• Data shown:
◇ ◇ ◇
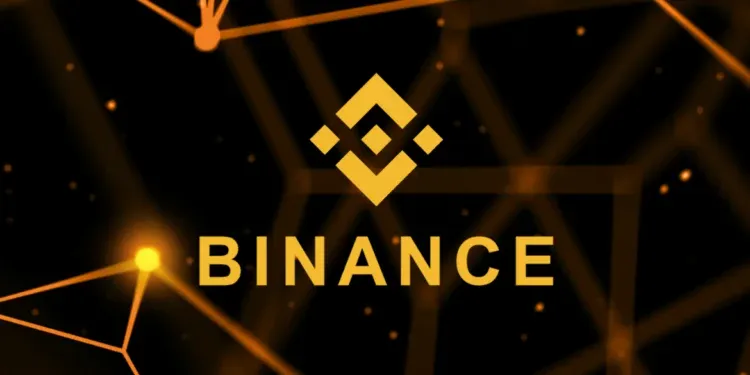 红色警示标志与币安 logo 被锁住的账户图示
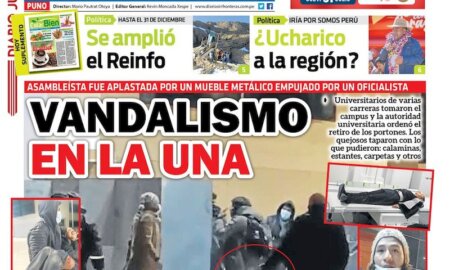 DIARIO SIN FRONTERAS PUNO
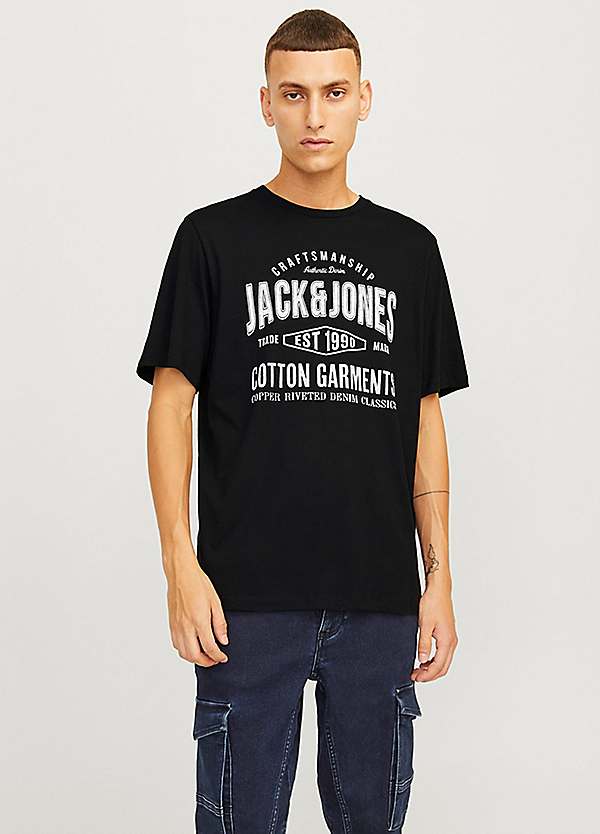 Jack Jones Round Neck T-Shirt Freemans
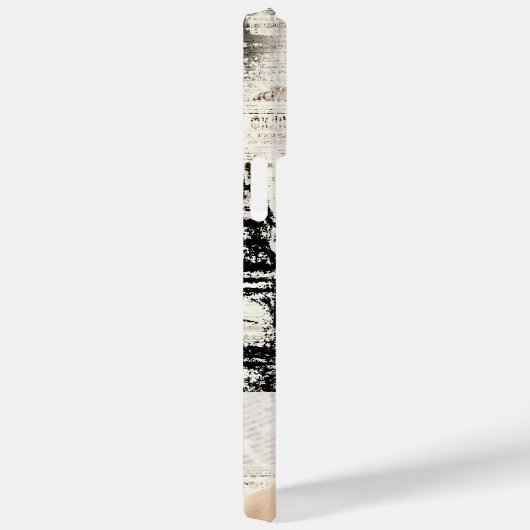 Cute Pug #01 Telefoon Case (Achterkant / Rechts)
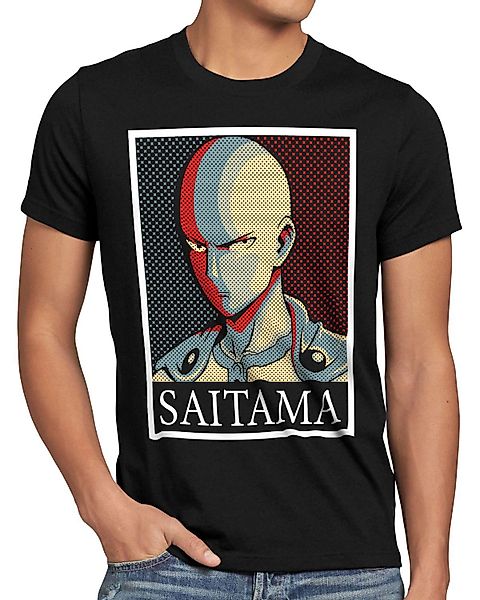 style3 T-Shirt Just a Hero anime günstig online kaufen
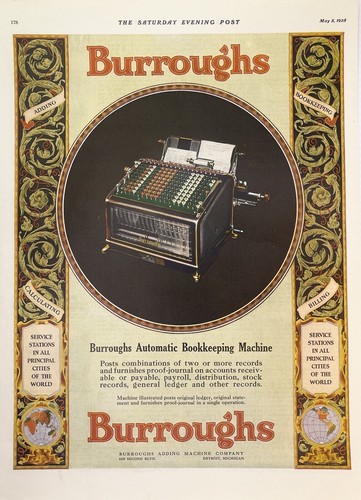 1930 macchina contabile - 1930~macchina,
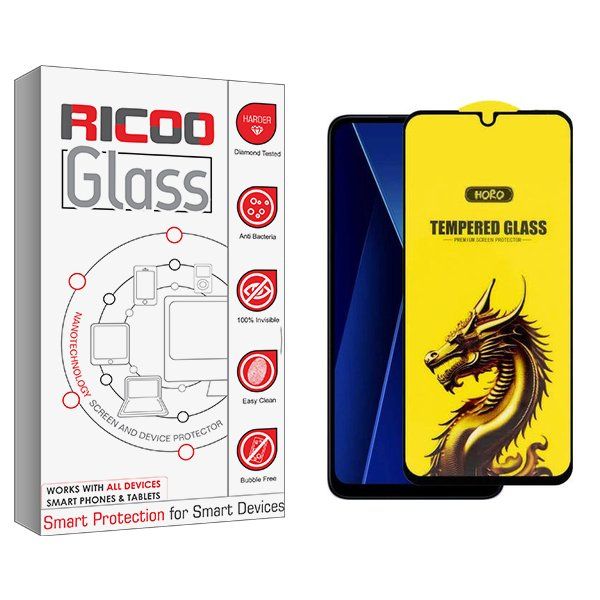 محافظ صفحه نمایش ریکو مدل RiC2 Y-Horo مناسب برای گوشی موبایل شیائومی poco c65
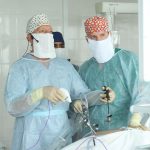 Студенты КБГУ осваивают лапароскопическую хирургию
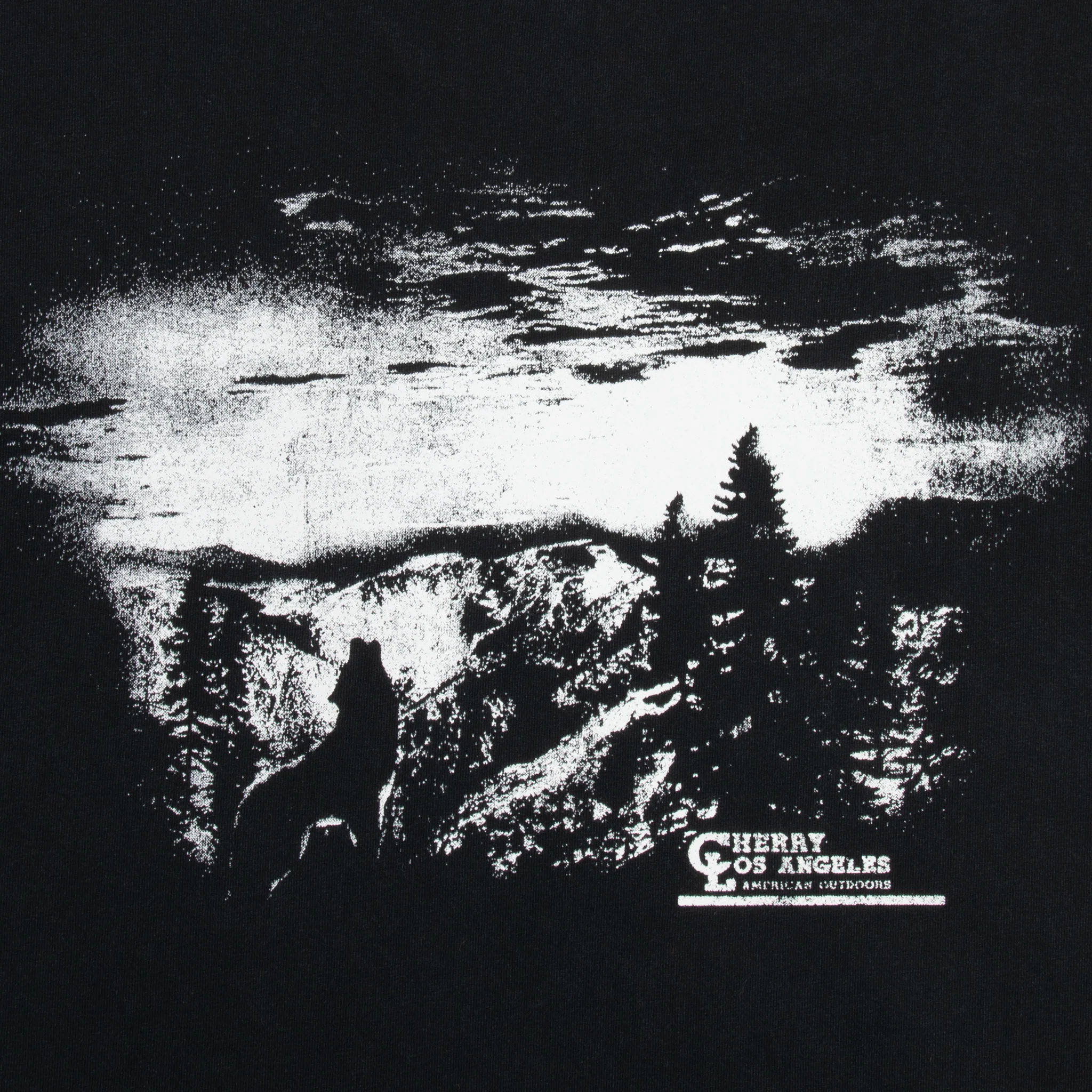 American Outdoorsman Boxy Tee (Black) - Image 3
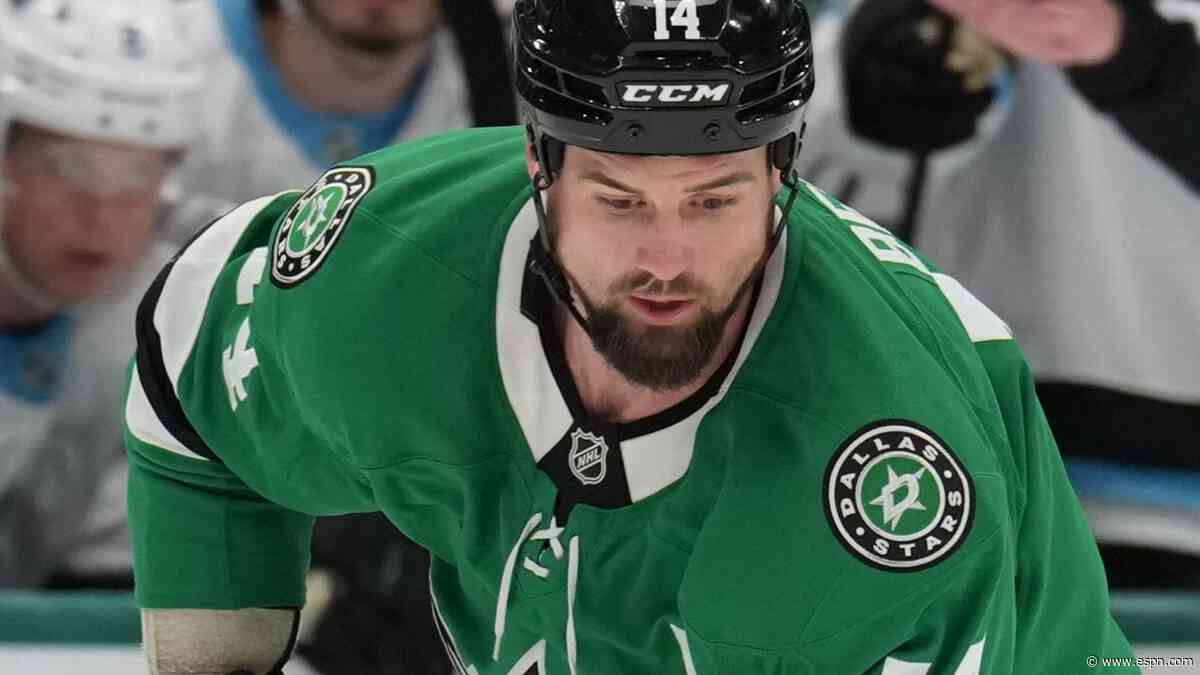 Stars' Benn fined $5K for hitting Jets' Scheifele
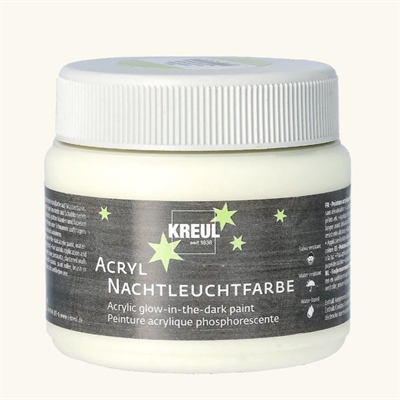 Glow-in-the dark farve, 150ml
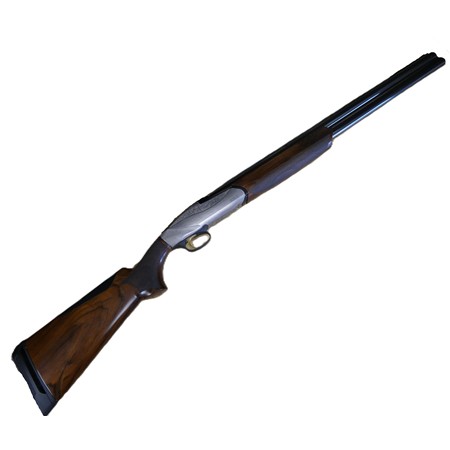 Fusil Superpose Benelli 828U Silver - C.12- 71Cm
◇ ◇ ◇
• Assignment:
Reproduce all of the records above with "Shirt" substituted for "T-Shirt" wherever it occurs and nothing else altered. Leave the pictures out of your answer.

• Expected output:
 红色警示标志与币安 logo 被锁住的账户图示
 DIARIO SIN FRONTERAS PUNO
 Jack Jones Round Neck Shirt Freemans
 Cute Pug #01 Telefoon Case (Achterkant / Rechts)
 style3 Shirt Just a Hero anime günstig online kaufen
 1930 macchina contabile - 1930~macchina,
 محافظ صفحه نمایش ریکو مدل RiC2 Y-Horo مناسب برای گوشی موبایل شیائومی poco c65
 Студенты КБГУ осваивают лапароскопическую хирургию
 American Outdoorsman Boxy Tee (Black) - Image 3
 Stars' Benn fined $5K for hitting Jets' Scheifele
 Glow-in-the dark farve, 150ml
 Fusil Superpose Benelli 828U Silver - C.12- 71Cm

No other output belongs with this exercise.